Dalam rapat tersebut, Firnando juga menyoroti belum adanya kejelasan terkait revisi Peraturan Menteri Perdagangan (Permendag) Nomor 8 Tahun 2024, yang selama ini dianggap memberikan celah bagi masuknya barang impor murah.
“Saya juga ingin menanyakan perkembangan Permendag Nomor 8 ini. Dalam beberapa kali rapat dengan Dirjen Daglu Kementerian Perdagangan, saya sudah meminta update. Informasinya aturan ini akan diubah dan dijadikan Permendag baru. Tapi hingga saat ini kami belum menerima informasi resmi. Ini penting karena banyak pelaku industri lokal yang mengeluhkan masuknya barang-barang impor murah yang mengancam kelangsungan usaha mereka,” ujarnya.

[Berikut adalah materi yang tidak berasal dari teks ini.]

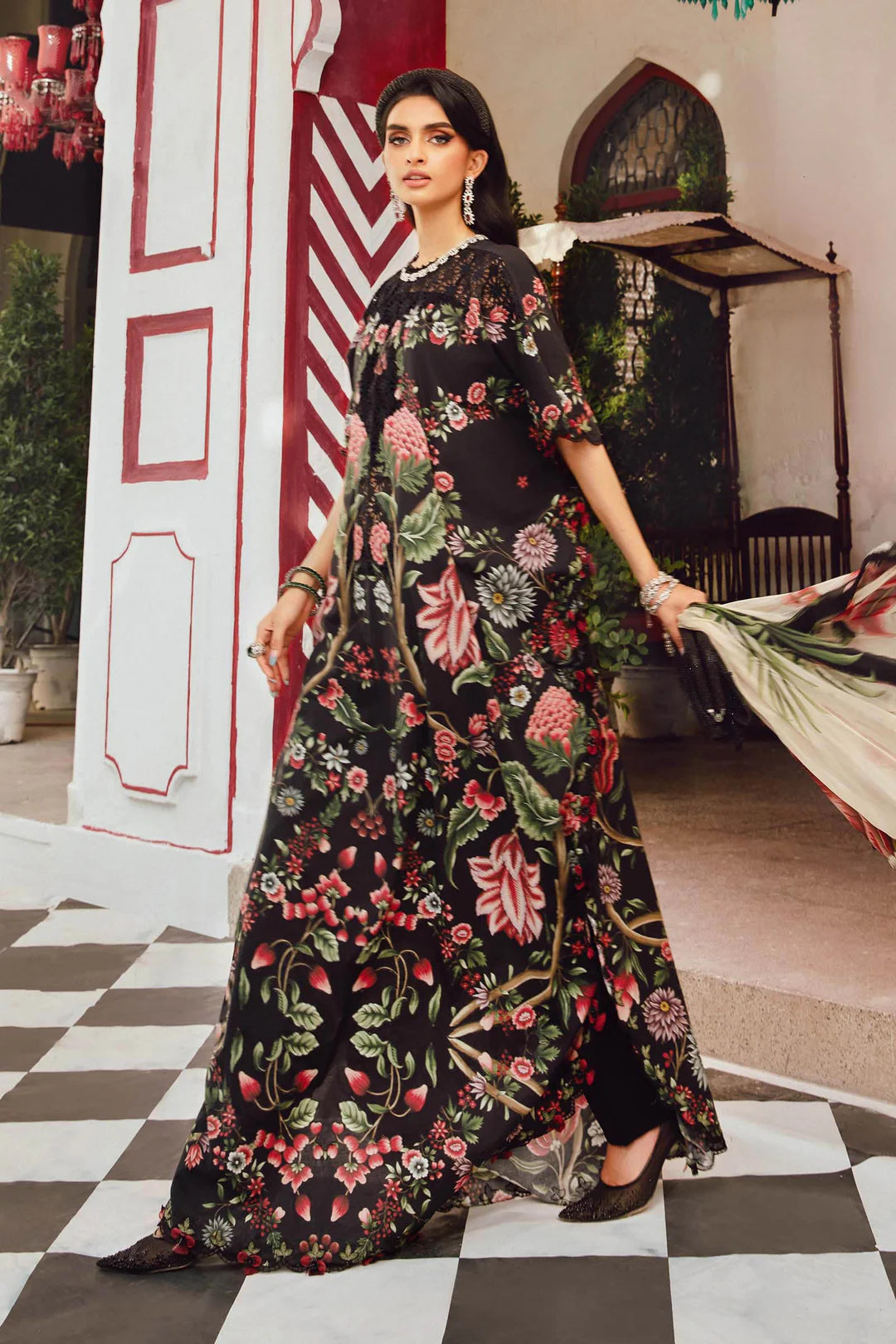Maria B Mprints Rani Mahal Fall | Design # 9B Unstitched | Collection 2025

Tak hanya itu, Komisi VI juga mendorong penguatan Satgas Pemberantasan Impor Ilegal untuk menjaga ekosistem perdagangan dalam negeri tetap sehat dan kompetitif.
“Saya ingin menekankan pentingnya penanganan impor ilegal. Satgas pemberantasan impor ilegal harus terus diperkuat dan ditindaklanjuti secara konsisten. Karena praktik ini juga berdampak langsung terhadap kerusakan industri dalam negeri,” tuturnya.
Masih pada kesempatan yang sama, Firnando juga menyampaikan apresiasi terhadap kinerja Kemendag, khususnya dalam upaya meningkatkan diplomasi perdagangan dan memperluas akses pasar ekspor.